**TO DO**. Read the records beneath this task and copy every line that contains the string "Пластина".

= Beginning of Section =

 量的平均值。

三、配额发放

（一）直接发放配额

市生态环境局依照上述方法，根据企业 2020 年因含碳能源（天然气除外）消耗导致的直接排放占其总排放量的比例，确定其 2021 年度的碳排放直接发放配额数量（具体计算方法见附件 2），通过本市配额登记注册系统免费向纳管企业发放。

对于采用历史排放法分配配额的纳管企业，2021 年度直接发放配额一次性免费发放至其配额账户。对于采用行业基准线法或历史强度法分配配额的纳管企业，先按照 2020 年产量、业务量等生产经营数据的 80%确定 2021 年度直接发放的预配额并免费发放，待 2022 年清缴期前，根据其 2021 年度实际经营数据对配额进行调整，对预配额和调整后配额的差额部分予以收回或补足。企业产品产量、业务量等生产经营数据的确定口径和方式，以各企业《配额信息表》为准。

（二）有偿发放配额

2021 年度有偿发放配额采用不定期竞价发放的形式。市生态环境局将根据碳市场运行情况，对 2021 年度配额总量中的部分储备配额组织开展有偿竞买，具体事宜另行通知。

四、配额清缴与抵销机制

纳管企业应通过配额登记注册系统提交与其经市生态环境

= End of Section =
= Beginning of Section =

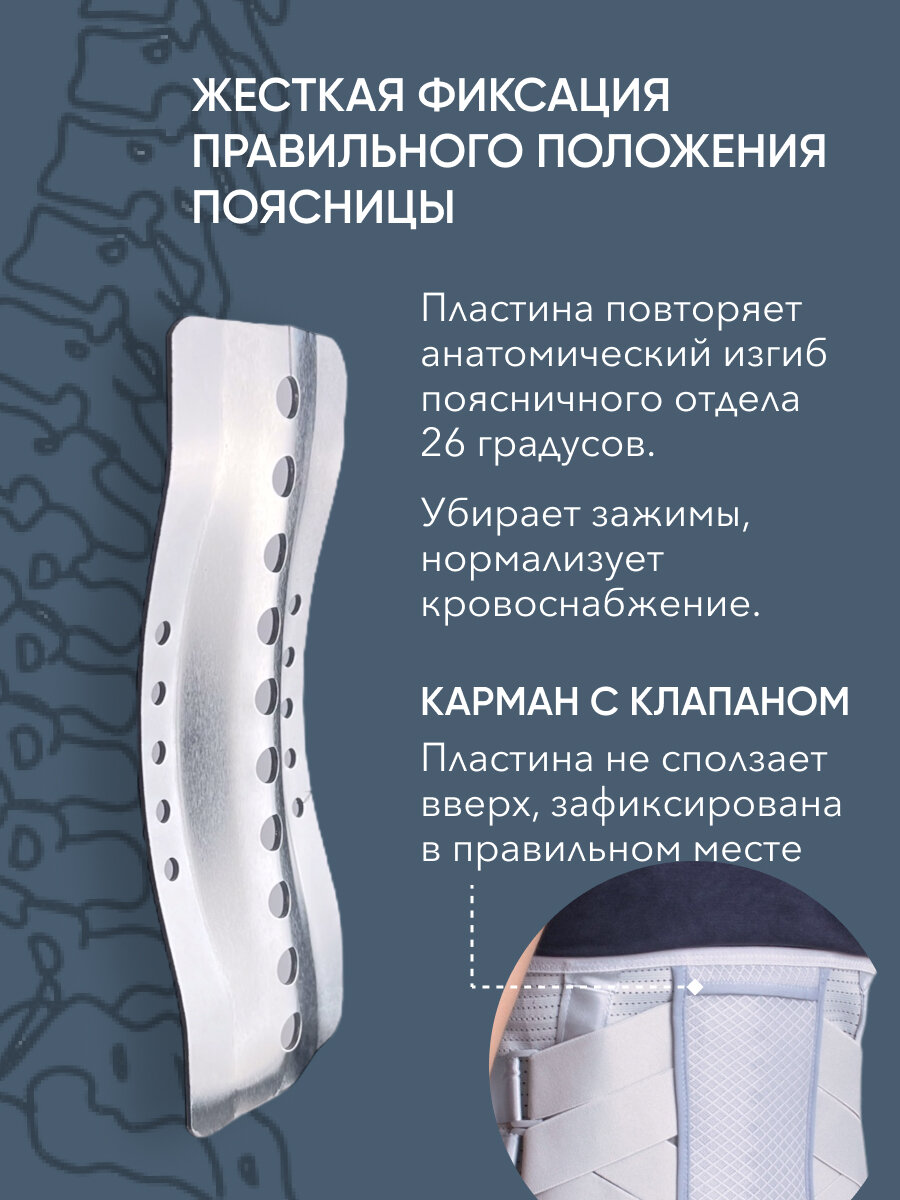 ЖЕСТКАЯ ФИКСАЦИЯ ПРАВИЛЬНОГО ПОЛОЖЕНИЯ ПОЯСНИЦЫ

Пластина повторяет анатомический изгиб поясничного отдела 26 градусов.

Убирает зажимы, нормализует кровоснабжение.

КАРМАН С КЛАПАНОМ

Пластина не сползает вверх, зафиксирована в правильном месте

= End of Section =

**ANSWER TO THE PROBLEM**.
Пластина повторяет анатомический изгиб поясничного отдела 26 градусов.
Пластина не сползает вверх, зафиксирована в правильном месте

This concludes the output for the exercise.